Strike a Poser

The Olympics are over, and while I have enjoyed watching them, I am enthused that I may now watch Jeopardy again. I only have a few comments on the closing ceremony, and they are entirely topical, so I apologize.

Ok, so, do you know who this is?

Oh, you know you do.

That’s right—it’s Avril Lavigne! The “teen” “sensation” that’s been hurting us with her music ever since the year we graduated high school. I never liked Avril (and neither have you, so just own it), mostly because she couldn’t pronounce “pose” correctly and only seemed to have one outfit.

This one.
And it’s not even a good tie.

But whatever, pop music is its own little microcosm and I don’t have to understand it.

This is what I have a problem with:

Now, who in the hell is this? It couldn’t be Avril Lavigne—she’s blond! She’s wearing a matching, conservative outfit! It’s not only weather-appropriate, it includes thigh-high black boots, and we know how Avril feels about the industry and sex appeal. She doesn’t care about those things! She’s punk rock! She IS! She’s not mainstream! She would never get a dye job and sacrifice her annoying, in-your-face apathy just for the chance to sing at the Olympics… would she? Was her independence and artsy, misanthropic demeanor just A BIG LIE?

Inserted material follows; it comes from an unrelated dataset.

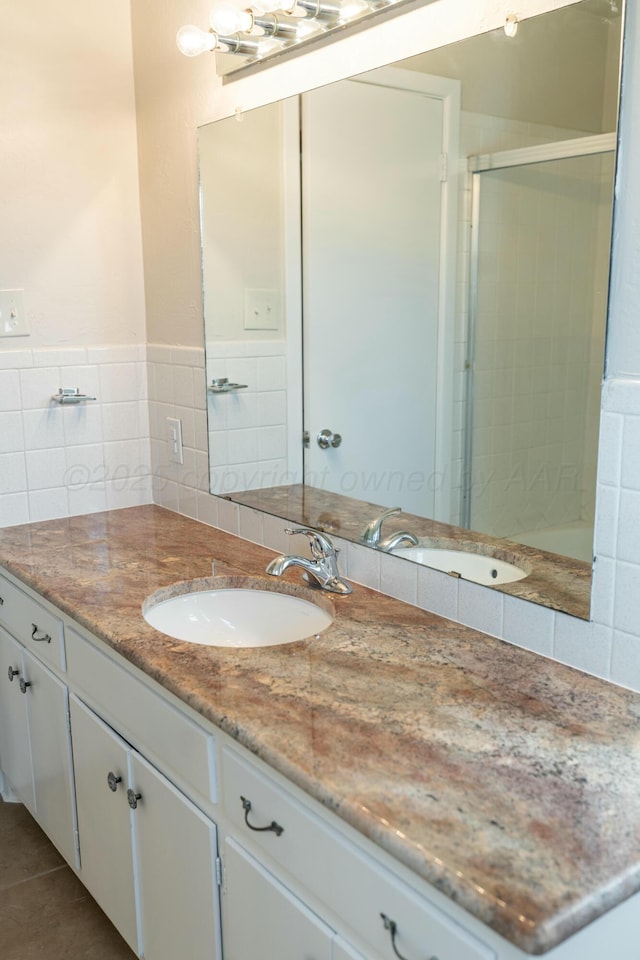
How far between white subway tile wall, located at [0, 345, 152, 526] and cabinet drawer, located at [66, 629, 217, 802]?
0.73 meters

Probably not. It just wasn’t selling albums anymore. So, like poor Shakira before her, she says goodbye to brunettehood for the sake of her craft (except Shakira is talented, bilingual, and could kill and eat Angsty Avril). It’s like the Olympic committee couldn’t get any pop starlets to commit, so they told Avril she could do it if she made herself look enough like Jessica Simpson that Torino would be fooled. I’m a little pissed about it, not just because apparently the way to boost your career in America is making yourself more physically attractive, but because they shoved that damned “Complicated” song down our throats forever that one summer. Look at the lyrics. Now look at this picture. It’s maddening.

I really don’t get into much of the music the kids are listening to these days (said ironically—I’m not that old yet, y’all), but the issue I have is this: if you’re going to build your empire on a bedrock of hating the institution because people are all just a bunch of followers with no sense of self and no ability to just be who they really are, and the freaks are the only people who understand what life is all about—YOU CAN’T GO BLOND AND SING AT THE OLYMPICS. It doesn’t work. It does not gel with your message. You’re all pretty now, so you can sing a song for the jocks because now we’re all friends? Um, huh? A true punk icon would have either turned down the invitation to ceremony, or shown up in the same stanky wifebeater and thrift-store tie that they have always felt most comfortable in, because life is about the art and not the image. I would have respected her more if she had gone that second road.

But if she had declined, those ten minutes she sang could have been ten more minutes of Andrea Bocelli, and there wouldn’t exactly have been rioting in the streets.